LeetCode #3145 — HARD

Find Products of Elements of Big Array

Break down a hard problem into reliable checkpoints, edge-case handling, and complexity trade-offs.

Solve on LeetCode
The Problem

Problem Statement

The powerful array of a non-negative integer x is defined as the shortest sorted array of powers of two that sum up to x. The table below illustrates examples of how the powerful array is determined. It can be proven that the powerful array of x is unique.

num Binary Representation powerful array
1 00001 [1]
8 01000 [8]
10 01010 [2, 8]
13 01101 [1, 4, 8]
23 10111 [1, 2, 4, 16]

The array big_nums is created by concatenating the powerful arrays for every positive integer i in ascending order: 1, 2, 3, and so on. Thus, big_nums begins as [1, 2, 1, 2, 4, 1, 4, 2, 4, 1, 2, 4, 8, ...].

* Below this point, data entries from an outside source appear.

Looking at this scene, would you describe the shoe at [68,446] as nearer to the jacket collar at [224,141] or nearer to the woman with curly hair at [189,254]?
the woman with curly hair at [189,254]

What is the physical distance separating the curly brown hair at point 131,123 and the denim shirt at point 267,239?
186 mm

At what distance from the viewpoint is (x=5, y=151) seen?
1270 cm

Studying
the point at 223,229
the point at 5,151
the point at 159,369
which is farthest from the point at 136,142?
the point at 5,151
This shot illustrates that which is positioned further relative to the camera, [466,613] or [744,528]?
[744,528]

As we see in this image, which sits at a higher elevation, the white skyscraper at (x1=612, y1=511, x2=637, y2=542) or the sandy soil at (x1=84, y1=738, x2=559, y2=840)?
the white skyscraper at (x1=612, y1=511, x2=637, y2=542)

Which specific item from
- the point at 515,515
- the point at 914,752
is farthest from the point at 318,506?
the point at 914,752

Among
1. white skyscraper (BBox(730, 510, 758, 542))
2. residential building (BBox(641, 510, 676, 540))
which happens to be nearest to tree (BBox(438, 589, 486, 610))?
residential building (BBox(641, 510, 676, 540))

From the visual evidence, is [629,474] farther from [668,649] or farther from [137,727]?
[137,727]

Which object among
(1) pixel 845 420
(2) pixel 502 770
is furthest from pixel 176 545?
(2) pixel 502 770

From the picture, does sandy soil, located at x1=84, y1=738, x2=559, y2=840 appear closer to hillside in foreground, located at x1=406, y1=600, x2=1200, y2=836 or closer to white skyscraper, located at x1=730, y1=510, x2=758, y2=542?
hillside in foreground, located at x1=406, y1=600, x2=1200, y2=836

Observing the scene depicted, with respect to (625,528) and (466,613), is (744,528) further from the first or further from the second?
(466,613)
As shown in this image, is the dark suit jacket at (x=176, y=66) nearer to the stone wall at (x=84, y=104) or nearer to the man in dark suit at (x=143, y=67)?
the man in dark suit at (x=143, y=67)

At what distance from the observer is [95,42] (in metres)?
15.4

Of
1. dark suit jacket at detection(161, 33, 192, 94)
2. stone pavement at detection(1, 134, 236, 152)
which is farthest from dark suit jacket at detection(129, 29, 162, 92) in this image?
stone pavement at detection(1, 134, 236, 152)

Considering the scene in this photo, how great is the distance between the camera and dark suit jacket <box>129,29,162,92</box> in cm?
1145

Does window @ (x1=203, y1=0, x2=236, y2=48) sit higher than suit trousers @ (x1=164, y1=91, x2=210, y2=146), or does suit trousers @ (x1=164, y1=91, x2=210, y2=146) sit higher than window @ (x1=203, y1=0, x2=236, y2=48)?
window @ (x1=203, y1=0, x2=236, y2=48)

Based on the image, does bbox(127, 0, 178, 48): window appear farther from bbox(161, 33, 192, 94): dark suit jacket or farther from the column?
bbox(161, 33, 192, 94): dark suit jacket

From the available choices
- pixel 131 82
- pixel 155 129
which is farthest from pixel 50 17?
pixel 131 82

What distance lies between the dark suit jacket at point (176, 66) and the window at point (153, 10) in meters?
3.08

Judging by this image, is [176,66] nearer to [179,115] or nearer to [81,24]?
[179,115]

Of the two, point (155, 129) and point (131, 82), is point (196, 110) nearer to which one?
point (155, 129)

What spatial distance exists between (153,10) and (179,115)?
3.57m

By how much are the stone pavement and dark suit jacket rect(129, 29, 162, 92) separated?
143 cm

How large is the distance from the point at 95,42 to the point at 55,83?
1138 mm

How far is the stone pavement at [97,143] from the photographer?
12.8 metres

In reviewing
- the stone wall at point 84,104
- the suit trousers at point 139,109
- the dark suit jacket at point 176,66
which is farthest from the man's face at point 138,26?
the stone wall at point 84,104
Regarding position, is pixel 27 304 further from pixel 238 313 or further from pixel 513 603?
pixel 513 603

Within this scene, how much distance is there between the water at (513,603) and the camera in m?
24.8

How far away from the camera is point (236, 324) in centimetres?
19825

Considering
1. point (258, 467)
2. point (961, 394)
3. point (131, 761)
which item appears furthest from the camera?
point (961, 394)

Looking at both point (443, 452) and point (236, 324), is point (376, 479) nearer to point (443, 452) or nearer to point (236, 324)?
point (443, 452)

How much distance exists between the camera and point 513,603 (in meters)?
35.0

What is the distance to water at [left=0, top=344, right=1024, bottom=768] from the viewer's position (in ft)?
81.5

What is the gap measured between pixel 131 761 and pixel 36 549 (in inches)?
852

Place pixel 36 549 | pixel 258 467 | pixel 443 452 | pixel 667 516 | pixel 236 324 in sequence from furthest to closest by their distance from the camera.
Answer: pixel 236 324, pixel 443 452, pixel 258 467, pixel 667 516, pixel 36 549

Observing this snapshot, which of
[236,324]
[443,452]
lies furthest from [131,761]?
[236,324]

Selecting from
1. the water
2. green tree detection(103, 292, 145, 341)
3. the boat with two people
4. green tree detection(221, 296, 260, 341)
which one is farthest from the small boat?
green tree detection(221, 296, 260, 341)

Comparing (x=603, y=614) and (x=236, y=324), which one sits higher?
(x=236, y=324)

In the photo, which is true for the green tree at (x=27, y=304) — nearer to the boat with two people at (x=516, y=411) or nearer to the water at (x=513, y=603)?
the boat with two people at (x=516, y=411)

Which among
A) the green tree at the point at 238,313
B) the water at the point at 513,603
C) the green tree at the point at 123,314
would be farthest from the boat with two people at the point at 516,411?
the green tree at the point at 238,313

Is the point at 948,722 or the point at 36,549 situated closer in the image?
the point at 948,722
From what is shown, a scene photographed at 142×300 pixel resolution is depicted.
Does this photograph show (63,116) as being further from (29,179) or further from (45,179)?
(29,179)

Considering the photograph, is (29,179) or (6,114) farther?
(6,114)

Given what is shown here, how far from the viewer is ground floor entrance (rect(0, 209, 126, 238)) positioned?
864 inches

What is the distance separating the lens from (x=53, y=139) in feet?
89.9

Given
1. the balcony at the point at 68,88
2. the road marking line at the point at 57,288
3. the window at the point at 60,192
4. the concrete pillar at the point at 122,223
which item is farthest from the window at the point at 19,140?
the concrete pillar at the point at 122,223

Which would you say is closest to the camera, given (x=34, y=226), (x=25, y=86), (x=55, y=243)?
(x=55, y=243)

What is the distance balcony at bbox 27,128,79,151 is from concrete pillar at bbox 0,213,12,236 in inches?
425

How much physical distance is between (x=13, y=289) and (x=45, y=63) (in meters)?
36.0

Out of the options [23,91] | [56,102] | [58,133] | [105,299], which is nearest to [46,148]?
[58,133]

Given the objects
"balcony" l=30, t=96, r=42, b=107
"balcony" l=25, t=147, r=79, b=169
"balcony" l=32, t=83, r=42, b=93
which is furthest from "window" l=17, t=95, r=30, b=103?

You are given a 2D integer matrix queries, where for queries[i] = [fromi, toi, modi] you should calculate (big_nums[fromi] * big_nums[fromi + 1] * ... * big_nums[toi]) % modi.

Return an integer array answer such that answer[i] is the answer to the ith query.

Example 1:

Input: queries = [[1,3,7]]

Output: [4]

Explanation:

There is one query.

big_nums[1..3] = [2,1,2]. The product of them is 4. The result is 4 % 7 = 4.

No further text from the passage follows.